## Assigned task 1
According to the note quoted in the Vox article, when was the piece originally published?
## Assigned task 2
Please duplicate the Vox article between "Zachary Stieber" and "Vox’s note stated.", inclusive.
## Assigned task 3
Go on with the Vox article, picking up after its final sentence.

## Passage
★ ★ ★ ★ ★ ★ ★

Vox Adds Editor’s Note to Article Dubbing Idea CCP Virus Started in Lab a ‘Conspiracy Theory’

Vox Adds Editor’s Note to Article Dubbing Idea CCP Virus Started in Lab a ‘Conspiracy Theory’
An aerial view shows the P4 laboratory at the Wuhan Institute of Virology in Wuhan, China, on April 17, 2020. (Hector Retamal/AFP via Getty Images)
Zachary Stieber
5/25/2021
Updated:
5/25/2021
Vox on Monday appended an editor’s note to an article that claimed the idea that the CCP (Chinese Communist Party) virus originated in a laboratory in China had been “debunked.”

“Since this piece was originally published in March 2020, scientific consensus has shifted. Now some experts say the ‘lab leak’ theory warrants an investigation, along with the natural origin theory,” Vox’s note stated.

“Some language in this article was updated in April 2020 to reflect scientific thinking, but it has not been updated since then,” it added.

★ ★ ★ ★ ★ ★ ★

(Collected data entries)
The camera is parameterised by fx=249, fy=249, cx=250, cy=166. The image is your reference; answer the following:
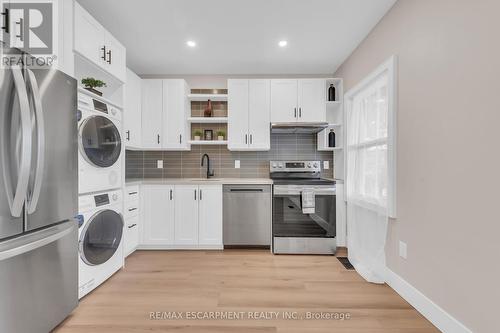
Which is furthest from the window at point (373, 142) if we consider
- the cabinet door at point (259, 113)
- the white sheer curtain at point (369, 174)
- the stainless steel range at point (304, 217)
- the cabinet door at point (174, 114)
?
the cabinet door at point (174, 114)

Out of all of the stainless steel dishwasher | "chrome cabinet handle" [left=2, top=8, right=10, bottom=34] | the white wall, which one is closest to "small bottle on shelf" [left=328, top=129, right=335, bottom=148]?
the stainless steel dishwasher

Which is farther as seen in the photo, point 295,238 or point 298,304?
point 295,238

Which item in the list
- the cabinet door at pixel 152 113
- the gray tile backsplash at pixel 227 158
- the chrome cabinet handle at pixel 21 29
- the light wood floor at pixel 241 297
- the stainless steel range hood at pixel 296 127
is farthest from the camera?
the gray tile backsplash at pixel 227 158

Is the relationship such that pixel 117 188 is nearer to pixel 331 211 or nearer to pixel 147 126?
pixel 147 126

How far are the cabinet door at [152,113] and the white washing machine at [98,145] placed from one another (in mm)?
999

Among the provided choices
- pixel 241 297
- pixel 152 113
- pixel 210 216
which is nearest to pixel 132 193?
pixel 210 216

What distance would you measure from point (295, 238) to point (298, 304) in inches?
46.2

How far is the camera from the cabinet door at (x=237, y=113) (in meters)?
3.51

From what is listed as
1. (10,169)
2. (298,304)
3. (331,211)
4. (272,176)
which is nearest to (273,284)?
(298,304)

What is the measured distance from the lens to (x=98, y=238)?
7.09 feet

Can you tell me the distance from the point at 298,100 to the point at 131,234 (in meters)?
2.78

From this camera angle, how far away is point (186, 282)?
A: 7.79ft

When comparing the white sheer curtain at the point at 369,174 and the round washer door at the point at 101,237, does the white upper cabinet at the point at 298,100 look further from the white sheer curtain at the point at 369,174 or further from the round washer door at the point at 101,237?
the round washer door at the point at 101,237

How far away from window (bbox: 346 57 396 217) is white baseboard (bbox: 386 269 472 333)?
0.58m
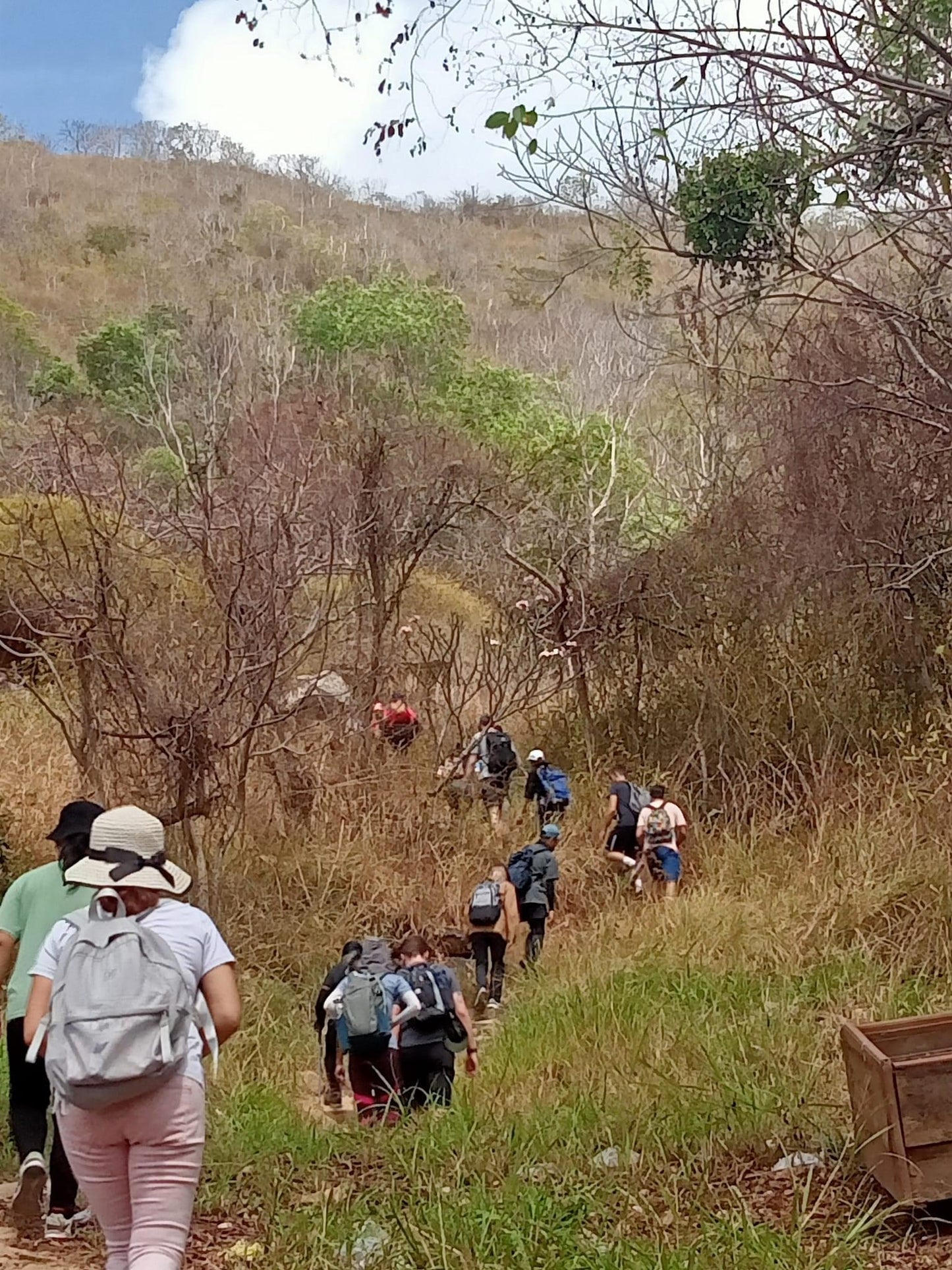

★ ★ ★ ★ ★ ★ ★

## Exercise answer 1
March 2020

## Exercise answer 2
Zachary Stieber
5/25/2021
Updated:
5/25/2021
Vox on Monday appended an editor’s note to an article that claimed the idea that the CCP (Chinese Communist Party) virus originated in a laboratory in China had been “debunked.”

“Since this piece was originally published in March 2020, scientific consensus has shifted. Now some experts say the ‘lab leak’ theory warrants an investigation, along with the natural origin theory,” Vox’s note stated.

## Exercise answer 3
Readers noted that Vox conducted a “stealth edit,” or a quiet update, after the article was published. For instance, the writer, Eliza Barclay, initially wrote that “virologists who’ve parsed the genome and infectious disease experts who study coronaviruses have more than enough evidence to show that the virus is brand new and came from nature, not the Wuhan lab.”

The line was later altered to say the experts “who study coronaviruses say they have enough evidence the virus is brand new and came from nature.”

Language was softened elsewhere, too.

“The emergence of the virus in the same city as China’s only level 4 biosafety lab, it turns out, is pure coincidence,” Barclay initially wrote.

The article now states, “The emergence of the virus in the same city as China’s only level 4 biosafety lab, it turns out, appears to be pure coincidence.”

The Vox note is the latest in adjustments to articles that claimed, citing “scientific consensus,” that the theory the virus started in a lab before being released on purpose or by accident was debunked.

Politifact recently retracted one of its so-called fact checks about the idea. The website first alleged the idea was a “debunked conspiracy theory” but now says the assertions the virus “could not have been manipulated ... is now more widely disputed.”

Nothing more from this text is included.